Investing in currencies isn’t easy in today’s global environment.
“We’ve had a significant impact on the currency complex as a result of the Covid-19 pandemic,” said Richard Lawrence, senior vice-president of global fixed income at Brandywine Global Investment Management in Philadelphia, Pa., during a May 18 interview.
The year began in a “fairly quiet fashion,” with only modest appreciation of the U.S. dollar in January and February, he said.
But then, as the pandemic worsened, “all hell broke loose and there was about a two-week period in the middle of March where, if you didn’t own the U.S. dollar, whatever you did own went down and went down fast — in particular emerging market currencies.”
Lawrence also pointed to commodity-influenced currencies, such as the Colombian peso, the Russian ruble and the Norwegian krone, which took a hit in part due to a lack of dollar liquidity.
The U.S. Dollar Index, which tracks the strength of the greenback compared with other currencies, has risen roughly 1% year to date. In contrast, MSCI’s International Emerging Market Currencies Index has fallen.
Normally, Lawrence said, discounted currencies create opportunities to find value, but the pandemic is complicating matters.
“When a currency goes down, it makes the export side of a country’s economy more competitive. It brings more tourists,” he said.
“But in this Covid-19-influenced world, those economic feedback cycle mechanisms aren’t working.”
A cheaper Mexican peso isn’t going to draw U.S. tourists, for example, and Mexican exports are constrained by the slowdown in the American economy, he said.
“That’s a story that’s playing out all over the world,” said Lawrence, whose firm manages the Renaissance Global Bond Private Pool and the Renaissance Global Bond Fund.
The Thai baht is another currency that’s been under pressure due to the pandemic’s impact on the tourism industry.

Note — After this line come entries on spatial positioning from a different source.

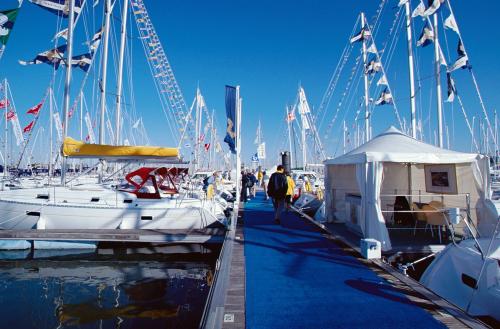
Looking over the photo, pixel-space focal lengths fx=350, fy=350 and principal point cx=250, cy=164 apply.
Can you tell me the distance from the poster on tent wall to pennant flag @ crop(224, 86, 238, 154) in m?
8.11

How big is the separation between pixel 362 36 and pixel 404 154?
645 inches

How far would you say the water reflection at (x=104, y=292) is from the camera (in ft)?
25.1

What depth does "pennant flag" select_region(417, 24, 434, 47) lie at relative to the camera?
18281 millimetres

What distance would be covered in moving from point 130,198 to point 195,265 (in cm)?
383

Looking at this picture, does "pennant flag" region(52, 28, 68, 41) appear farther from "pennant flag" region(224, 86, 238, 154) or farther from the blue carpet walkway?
the blue carpet walkway

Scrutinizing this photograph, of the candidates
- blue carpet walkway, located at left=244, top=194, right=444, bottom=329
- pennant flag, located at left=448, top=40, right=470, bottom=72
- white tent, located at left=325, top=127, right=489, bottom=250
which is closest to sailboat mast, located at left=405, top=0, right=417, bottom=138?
pennant flag, located at left=448, top=40, right=470, bottom=72

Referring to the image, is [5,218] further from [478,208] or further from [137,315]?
[478,208]

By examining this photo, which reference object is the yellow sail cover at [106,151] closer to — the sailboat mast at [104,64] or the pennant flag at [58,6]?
the sailboat mast at [104,64]

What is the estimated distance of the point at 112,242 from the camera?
1324cm

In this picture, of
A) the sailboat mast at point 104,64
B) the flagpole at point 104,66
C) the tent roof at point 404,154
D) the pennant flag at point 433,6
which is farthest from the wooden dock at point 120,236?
the pennant flag at point 433,6

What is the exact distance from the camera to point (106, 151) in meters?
13.0

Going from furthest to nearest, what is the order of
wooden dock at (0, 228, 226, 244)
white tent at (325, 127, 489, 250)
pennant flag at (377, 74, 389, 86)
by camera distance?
pennant flag at (377, 74, 389, 86) → wooden dock at (0, 228, 226, 244) → white tent at (325, 127, 489, 250)

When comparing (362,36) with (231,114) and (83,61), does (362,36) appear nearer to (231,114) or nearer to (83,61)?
(231,114)

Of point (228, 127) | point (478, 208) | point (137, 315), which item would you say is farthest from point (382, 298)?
point (228, 127)
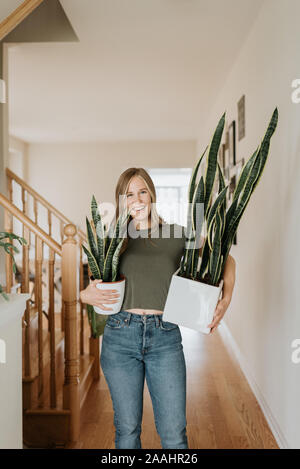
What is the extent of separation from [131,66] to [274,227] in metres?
2.35

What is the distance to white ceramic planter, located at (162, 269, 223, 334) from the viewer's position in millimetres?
1313

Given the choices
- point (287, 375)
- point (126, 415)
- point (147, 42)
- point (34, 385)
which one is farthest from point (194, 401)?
point (147, 42)

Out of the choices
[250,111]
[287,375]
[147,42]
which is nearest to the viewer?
[287,375]

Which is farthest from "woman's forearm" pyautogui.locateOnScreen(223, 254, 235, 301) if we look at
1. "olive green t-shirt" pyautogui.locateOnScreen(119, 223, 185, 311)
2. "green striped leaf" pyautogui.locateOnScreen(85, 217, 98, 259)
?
"green striped leaf" pyautogui.locateOnScreen(85, 217, 98, 259)

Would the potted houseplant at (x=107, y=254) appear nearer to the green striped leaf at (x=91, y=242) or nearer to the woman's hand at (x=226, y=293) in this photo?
the green striped leaf at (x=91, y=242)

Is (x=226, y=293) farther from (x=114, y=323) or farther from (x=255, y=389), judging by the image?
(x=255, y=389)

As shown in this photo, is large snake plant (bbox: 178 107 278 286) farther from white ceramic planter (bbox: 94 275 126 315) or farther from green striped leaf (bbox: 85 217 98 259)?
green striped leaf (bbox: 85 217 98 259)

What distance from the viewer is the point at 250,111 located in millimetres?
2848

When Covid-19 hit China at the start of the year, Lawrence said he put a short position on the baht in a few portfolios.
As emerging market currencies start to improve, Lawrence called the Brazilian real the “one real laggard.”
“We’ve got a little bit of a political crisis unfolding in Brazil that has created some idiosyncratic risk there,” he said.
Lawrence is starting to look ahead and anticipate which countries will see their export activity pick up, creating potential bargains on discounted currencies.
“We’ve started to focus a little bit more on export-oriented manufacturing economies,” he said, including Korea, Hungary, the Czech Republic and Poland.
Central bank support
In the middle of March, the U.S. Federal Reserve responded “aggressively” to the lack of liquidity in U.S. dollars by expanding swap line arrangements to more countries, Lawrence said.
“There was just simply too much demand for the U.S. dollar and not enough supply,” he said.
While the Fed typically focuses on larger, advanced nations, it started dealing with emerging market central banks in Korea, Brazil and Mexico as well as those in New Zealand, Australia and the Scandinavian countries, Lawrence said.
The Fed also allowed central banks to repo their Treasury securities to gain dollar liquidity, he said.
“Since the Fed stepped in to provide these incremental liquidity measures, we have seen things definitely calm down in the currency markets,” he said.
As the “liquidity squeeze” passed, Lawrence said underperforming markets tied to oil, such as the Norwegian krone and the Colombian peso, started to turn around. Some cyclical currencies in emerging markets, as well as the Australian dollar, have also bounced back, he said.
A Desjardins report this week noted the greenback has depreciated against many currencies since May, citing “the rise in optimism on the financial markets and the drop in demand for safe havens” as key drivers.
But the report also cautioned against making calls too early. It forecast a weakening U.S. dollar moving into 2021, with the loonie appreciating.